W roku 2020/21 spółka zwiększyła swój eksport do 10 proc. obrotów ogółem wobec 7 proc. rok wcześniej. Wśród kierunków eksportu spółka wskazuje m.in. Danię, Czechy, Rumunię, Litwę, Węgry, Słowację, Niemcy, Chorwację, Serbię, Słowenię, Bułgarię, Ukrainę czy Łotwę.
"Systematycznie rozwijamy nasze możliwości podażowe, stąd wierzę, że wciąż będziemy rosnąć zarówno na krajowych, jak i zagranicznych rynkach" - skomentował Wąsowicz.
"Co do kierunków – współpracujemy przede wszystkim z międzynarodowymi sieciami, więc nie ograniczamy sobie horyzontów.

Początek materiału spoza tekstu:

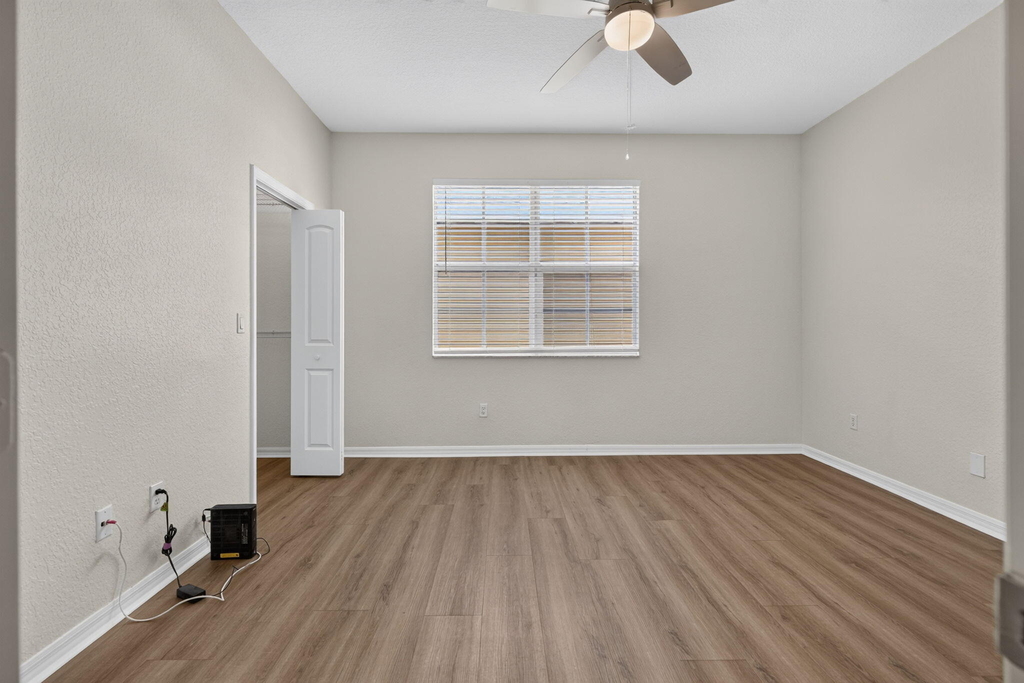 158 W Thatch Palm Circle - Photo 20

Naturalnie w pierwszej kolejności rozwijana jest sprzedaż wewnątrzwspólnotowa i do krajów Europy Wschodniej, ale jak wiadomo apetyt rośnie w miarę jedzenia" - dodał, nie podając szczegółów.

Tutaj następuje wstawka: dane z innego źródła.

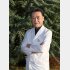 「ねりま健育病院」院長の酒向正春氏（Ｃ）日刊ゲンダイ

W roku obrotowym 2020/21 Helio kontynuowało skup akcji własnych, do którego zarząd spółki został upoważniony przez walne zgromadzenie w 2019 r.
"Projekt skupu akcji jest cały czas otwarty i przewidziany przez walne zgromadzenie do 2024 r. Od zeszłego lata jednak nie realizowaliśmy takich transakcji, bowiem cena znacząco wzrosła i wyszła poza przewidzianą uchwałą widełki. Celem nabycia było bowiem ułatwienie wyjścia z akcjonariatu spółki przez akcjonariuszy mniejszościowych, których dość mocno sygnalizowali nam taką potrzebę w związku z niską płynnością akcji" - skomentował prezes.
Łącznie, bezpośrednio i pośrednio, prezes Leszek Wąsowicz posiada 81,32 proc. akcji Helio.
Na pytanie, czy jego intencją jest docelowe wycofanie spółki z GPW, Wąsowicz odpowiedział: "(...) w interesie spółki było i jest ustabilizowanie akcjonariatu w długim horyzoncie czasowym. Jeżeli będzie zatem dalsza wola zamykania inwestycji przez akcjonariuszy, chętnie odkupimy od nich akcje w akceptowalnej przez spółkę cenie. Jeżeli formuła spółki publicznej się wyczerpie, to trudno - zejdziemy z parkietu. Ale nie forsujemy nic na siłę. Otwarty projekt skupu zapewnia nam bowiem elastyczność, ale do niczego nie obliguje. Jesteśmy zatem gotowi na różne scenariusze w zależności od rozwoju sytuacji".